正在尝试:
import com.hadoop.mapreduce.LzoTextInputFormat
import org.apache.hadoop.io.Text
import org.apache.spark.{SparkConf, SparkContext}
def main(args: Array[String]) {
val somefile = "somefile"
val conf = new SparkConf().setAppName("Simple Application").setMaster("local[2]")
conf.set("io.compression.codecs","com.hadoop.compression.lzo.LzopCodec")
conf.set("io.compression.codec.lzo.class", "com.hadoop.compression.lzo.LzoCodec")

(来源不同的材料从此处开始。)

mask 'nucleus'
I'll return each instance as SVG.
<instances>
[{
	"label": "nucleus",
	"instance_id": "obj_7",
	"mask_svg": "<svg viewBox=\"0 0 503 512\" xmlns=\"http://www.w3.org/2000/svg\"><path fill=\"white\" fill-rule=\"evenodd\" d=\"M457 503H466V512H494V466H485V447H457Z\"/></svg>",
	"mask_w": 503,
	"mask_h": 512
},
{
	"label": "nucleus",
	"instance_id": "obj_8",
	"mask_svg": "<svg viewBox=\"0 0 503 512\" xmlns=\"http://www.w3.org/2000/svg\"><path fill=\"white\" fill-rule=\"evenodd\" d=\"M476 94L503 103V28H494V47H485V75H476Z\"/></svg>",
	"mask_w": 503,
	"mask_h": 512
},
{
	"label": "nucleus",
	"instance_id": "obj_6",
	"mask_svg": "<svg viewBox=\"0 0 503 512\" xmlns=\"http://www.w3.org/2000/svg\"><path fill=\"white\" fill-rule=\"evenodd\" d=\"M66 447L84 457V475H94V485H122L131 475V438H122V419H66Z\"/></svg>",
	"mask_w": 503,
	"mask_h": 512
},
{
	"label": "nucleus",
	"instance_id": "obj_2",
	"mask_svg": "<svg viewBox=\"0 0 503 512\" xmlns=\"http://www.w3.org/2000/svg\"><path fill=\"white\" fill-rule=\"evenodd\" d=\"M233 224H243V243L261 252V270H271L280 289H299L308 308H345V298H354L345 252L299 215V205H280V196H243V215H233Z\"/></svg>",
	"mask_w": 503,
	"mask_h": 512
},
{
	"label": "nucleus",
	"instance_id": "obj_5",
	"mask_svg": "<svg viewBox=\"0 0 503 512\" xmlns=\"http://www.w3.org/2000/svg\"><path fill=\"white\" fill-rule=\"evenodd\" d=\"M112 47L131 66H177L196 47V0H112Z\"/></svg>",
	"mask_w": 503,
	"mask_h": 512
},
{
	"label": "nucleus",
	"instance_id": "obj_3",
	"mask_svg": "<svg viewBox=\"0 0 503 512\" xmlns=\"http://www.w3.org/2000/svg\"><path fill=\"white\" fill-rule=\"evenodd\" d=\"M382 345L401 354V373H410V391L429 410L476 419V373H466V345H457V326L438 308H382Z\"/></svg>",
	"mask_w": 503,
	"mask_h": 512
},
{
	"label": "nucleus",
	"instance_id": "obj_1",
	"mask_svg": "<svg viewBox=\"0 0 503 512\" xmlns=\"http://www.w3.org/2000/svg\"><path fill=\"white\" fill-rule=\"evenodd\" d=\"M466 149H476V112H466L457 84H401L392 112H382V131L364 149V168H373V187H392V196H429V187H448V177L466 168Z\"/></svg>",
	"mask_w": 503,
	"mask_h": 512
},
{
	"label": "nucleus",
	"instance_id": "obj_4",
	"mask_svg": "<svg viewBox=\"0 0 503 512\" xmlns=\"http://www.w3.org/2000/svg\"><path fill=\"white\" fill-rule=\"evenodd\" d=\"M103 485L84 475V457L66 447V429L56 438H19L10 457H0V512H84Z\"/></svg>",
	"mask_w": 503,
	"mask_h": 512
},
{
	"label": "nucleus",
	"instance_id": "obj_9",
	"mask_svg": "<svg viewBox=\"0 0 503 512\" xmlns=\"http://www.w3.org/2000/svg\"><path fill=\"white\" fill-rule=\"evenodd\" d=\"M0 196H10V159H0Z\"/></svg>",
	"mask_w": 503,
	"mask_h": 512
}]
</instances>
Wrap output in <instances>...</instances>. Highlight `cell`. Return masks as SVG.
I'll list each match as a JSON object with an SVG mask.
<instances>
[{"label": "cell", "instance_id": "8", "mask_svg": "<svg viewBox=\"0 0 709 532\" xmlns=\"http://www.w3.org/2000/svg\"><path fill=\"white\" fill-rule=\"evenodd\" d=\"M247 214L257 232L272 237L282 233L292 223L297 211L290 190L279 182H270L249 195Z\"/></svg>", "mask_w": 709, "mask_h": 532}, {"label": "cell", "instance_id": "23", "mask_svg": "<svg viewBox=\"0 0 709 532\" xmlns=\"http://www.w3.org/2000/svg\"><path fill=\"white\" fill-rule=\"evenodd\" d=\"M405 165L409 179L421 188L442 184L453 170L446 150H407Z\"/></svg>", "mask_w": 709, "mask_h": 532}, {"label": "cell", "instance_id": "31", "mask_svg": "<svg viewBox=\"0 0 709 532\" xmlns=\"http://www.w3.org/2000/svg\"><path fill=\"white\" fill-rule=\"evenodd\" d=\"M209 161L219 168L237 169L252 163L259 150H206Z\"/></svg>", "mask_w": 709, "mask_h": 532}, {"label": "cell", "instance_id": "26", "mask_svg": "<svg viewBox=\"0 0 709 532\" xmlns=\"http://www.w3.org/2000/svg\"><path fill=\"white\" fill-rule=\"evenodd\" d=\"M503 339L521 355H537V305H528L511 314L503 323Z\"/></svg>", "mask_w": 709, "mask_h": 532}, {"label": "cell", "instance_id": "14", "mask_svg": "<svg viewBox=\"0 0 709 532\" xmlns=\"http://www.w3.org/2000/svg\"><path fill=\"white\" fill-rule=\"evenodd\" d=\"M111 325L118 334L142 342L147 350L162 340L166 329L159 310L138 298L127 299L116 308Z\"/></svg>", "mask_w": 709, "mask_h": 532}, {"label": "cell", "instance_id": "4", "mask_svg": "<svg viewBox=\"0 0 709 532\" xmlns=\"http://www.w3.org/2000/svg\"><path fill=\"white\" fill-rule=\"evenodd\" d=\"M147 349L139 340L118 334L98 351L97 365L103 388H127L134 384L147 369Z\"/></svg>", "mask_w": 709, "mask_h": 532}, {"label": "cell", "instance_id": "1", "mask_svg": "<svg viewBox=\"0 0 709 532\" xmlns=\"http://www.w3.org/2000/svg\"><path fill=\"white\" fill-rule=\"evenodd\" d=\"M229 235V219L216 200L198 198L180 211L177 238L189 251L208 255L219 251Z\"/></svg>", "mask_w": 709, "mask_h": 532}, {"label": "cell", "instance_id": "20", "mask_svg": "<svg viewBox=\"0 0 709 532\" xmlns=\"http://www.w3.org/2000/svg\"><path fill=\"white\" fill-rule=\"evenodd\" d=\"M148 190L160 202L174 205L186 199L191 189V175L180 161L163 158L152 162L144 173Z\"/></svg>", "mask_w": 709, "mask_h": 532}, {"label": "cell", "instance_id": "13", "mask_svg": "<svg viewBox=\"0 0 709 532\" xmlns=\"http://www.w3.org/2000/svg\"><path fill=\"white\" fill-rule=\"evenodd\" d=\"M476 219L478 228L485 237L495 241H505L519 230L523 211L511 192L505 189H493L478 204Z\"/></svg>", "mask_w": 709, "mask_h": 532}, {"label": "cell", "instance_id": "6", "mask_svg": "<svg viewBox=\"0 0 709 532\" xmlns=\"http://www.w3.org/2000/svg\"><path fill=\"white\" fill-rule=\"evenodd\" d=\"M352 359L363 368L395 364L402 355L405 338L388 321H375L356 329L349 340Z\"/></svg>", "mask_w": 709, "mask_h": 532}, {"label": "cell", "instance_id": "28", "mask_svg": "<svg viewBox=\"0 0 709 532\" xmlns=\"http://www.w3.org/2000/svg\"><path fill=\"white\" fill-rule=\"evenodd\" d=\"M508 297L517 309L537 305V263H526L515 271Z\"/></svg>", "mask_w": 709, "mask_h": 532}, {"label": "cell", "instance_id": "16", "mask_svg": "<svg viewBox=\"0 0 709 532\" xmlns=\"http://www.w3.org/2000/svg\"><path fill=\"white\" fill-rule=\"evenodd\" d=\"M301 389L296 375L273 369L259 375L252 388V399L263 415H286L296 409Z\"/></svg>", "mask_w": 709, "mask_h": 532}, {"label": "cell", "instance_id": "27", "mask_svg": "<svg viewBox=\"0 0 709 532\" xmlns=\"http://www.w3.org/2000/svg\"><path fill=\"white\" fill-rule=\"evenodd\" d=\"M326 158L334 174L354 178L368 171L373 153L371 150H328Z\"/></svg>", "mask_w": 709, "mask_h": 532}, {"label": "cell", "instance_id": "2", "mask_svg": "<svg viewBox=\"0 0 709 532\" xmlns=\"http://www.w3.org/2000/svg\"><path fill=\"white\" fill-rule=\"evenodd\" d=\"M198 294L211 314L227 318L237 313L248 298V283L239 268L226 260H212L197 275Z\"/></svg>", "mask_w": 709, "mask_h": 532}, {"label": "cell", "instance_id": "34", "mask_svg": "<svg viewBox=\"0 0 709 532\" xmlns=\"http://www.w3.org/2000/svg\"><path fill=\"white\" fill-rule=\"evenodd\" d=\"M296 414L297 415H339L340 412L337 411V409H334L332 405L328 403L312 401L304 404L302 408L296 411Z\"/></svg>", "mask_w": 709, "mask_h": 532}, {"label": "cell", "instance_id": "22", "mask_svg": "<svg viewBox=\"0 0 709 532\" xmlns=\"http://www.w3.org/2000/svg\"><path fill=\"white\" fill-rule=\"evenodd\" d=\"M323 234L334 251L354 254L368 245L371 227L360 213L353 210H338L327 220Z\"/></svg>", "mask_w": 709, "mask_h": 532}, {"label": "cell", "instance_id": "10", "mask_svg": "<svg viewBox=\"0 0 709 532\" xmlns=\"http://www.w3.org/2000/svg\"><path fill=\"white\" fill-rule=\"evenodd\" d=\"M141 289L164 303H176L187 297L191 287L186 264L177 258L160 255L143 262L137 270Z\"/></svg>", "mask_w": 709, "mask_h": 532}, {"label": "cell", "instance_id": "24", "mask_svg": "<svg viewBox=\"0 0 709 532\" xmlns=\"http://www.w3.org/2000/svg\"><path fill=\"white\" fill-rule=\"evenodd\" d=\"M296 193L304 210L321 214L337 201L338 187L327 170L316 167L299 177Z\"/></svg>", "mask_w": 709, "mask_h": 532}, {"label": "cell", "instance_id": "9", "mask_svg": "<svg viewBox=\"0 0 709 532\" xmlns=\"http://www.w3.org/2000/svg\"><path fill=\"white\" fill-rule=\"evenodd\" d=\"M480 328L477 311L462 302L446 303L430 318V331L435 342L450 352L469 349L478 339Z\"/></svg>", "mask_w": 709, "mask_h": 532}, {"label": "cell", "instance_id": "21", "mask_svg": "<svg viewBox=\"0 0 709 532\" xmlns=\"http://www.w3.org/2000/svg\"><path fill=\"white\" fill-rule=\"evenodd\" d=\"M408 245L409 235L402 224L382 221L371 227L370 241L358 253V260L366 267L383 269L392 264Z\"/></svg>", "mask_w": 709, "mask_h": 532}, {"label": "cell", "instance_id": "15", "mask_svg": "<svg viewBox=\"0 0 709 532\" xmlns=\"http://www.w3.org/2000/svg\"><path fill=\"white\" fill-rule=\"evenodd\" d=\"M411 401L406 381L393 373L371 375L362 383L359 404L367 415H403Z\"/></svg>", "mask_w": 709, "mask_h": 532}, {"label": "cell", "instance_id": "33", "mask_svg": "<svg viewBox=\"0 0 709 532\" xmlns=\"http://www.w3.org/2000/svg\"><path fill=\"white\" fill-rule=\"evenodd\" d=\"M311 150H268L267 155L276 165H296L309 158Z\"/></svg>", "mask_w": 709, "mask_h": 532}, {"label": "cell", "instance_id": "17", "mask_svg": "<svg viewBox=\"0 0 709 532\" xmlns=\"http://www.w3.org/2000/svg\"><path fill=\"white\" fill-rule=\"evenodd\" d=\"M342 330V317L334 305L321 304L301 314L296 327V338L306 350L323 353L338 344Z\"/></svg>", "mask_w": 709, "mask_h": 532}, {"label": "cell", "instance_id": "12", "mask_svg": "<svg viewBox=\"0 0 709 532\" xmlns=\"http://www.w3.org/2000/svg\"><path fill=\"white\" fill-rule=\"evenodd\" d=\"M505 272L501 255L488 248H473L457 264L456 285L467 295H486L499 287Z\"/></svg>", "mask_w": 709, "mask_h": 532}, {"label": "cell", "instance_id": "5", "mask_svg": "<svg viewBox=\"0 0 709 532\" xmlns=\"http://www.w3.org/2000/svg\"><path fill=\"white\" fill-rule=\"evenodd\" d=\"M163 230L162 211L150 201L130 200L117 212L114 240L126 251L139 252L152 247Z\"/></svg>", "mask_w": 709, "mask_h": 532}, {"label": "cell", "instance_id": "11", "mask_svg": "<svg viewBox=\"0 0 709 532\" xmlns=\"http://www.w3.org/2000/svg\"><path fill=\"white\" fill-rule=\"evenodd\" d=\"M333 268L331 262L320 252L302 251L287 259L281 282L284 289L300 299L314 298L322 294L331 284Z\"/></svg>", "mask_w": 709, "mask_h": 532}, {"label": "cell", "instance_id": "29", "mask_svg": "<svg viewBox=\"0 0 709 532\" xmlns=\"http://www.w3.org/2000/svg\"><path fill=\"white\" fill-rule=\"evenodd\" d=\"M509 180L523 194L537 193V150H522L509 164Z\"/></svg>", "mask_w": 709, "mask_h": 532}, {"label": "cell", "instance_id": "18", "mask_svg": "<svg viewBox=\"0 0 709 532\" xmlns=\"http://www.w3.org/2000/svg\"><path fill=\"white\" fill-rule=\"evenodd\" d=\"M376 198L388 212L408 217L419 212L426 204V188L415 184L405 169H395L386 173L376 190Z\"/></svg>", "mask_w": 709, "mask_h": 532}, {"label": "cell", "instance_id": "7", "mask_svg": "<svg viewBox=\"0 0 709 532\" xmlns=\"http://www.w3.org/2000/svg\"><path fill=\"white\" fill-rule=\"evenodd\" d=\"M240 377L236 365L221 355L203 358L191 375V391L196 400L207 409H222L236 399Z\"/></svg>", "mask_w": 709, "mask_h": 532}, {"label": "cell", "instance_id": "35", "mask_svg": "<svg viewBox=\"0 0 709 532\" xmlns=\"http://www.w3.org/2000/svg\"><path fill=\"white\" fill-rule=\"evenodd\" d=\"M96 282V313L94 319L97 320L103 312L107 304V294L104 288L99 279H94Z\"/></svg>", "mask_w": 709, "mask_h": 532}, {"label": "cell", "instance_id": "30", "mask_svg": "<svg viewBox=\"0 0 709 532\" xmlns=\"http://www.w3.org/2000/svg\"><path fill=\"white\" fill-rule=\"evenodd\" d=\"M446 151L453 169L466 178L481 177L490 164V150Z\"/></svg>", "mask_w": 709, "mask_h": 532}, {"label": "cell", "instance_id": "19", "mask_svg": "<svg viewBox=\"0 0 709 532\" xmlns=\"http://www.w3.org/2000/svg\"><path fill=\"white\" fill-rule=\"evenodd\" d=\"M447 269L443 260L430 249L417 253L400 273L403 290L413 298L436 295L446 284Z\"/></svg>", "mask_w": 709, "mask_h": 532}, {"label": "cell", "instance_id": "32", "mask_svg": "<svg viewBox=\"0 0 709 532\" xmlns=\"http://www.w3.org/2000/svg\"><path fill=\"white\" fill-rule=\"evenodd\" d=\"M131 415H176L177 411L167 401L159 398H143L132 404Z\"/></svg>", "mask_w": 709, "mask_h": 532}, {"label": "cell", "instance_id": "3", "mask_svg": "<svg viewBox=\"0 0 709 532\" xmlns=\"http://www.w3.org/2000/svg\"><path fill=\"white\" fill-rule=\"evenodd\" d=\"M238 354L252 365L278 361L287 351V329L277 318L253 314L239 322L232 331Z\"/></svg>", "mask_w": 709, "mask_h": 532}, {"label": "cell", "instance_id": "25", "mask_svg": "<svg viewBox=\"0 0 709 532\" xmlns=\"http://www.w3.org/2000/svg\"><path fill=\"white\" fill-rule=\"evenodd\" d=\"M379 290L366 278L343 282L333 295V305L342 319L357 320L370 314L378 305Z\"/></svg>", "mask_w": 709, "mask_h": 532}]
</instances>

val sc = new SparkContext(conf)
val result = sc.hadoopFile[Text, Text, LzoTextInputFormat](someFile)
println(result.first())
}
但我得到
Error:(22, 23) type arguments [org.apache.hadoop.io.Text,org.apache.hadoop.io.Text,com.hadoop.mapreduce.LzoTextInputFormat] conform to the bounds of none of the overloaded alternatives of
value hadoopFile: [K, V, F <: org.apache.hadoop.mapred.InputFormat[K,V]](path: String)(implicit km: scala.reflect.ClassTag[K], implicit vm: scala.reflect.ClassTag[V], implicit fm: scala.reflect.ClassTag[F])org.apache.spark.rdd.RDD[(K, V)] <and> [K, V, F <: org.apache.hadoop.mapred.InputFormat[K,V]](path: String, minPartitions: Int)(implicit km: scala.reflect.ClassTag[K], implicit vm: scala.reflect.ClassTag[V], implicit fm: scala.reflect.ClassTag[F])org.apache.spark.rdd.RDD[(K, V)]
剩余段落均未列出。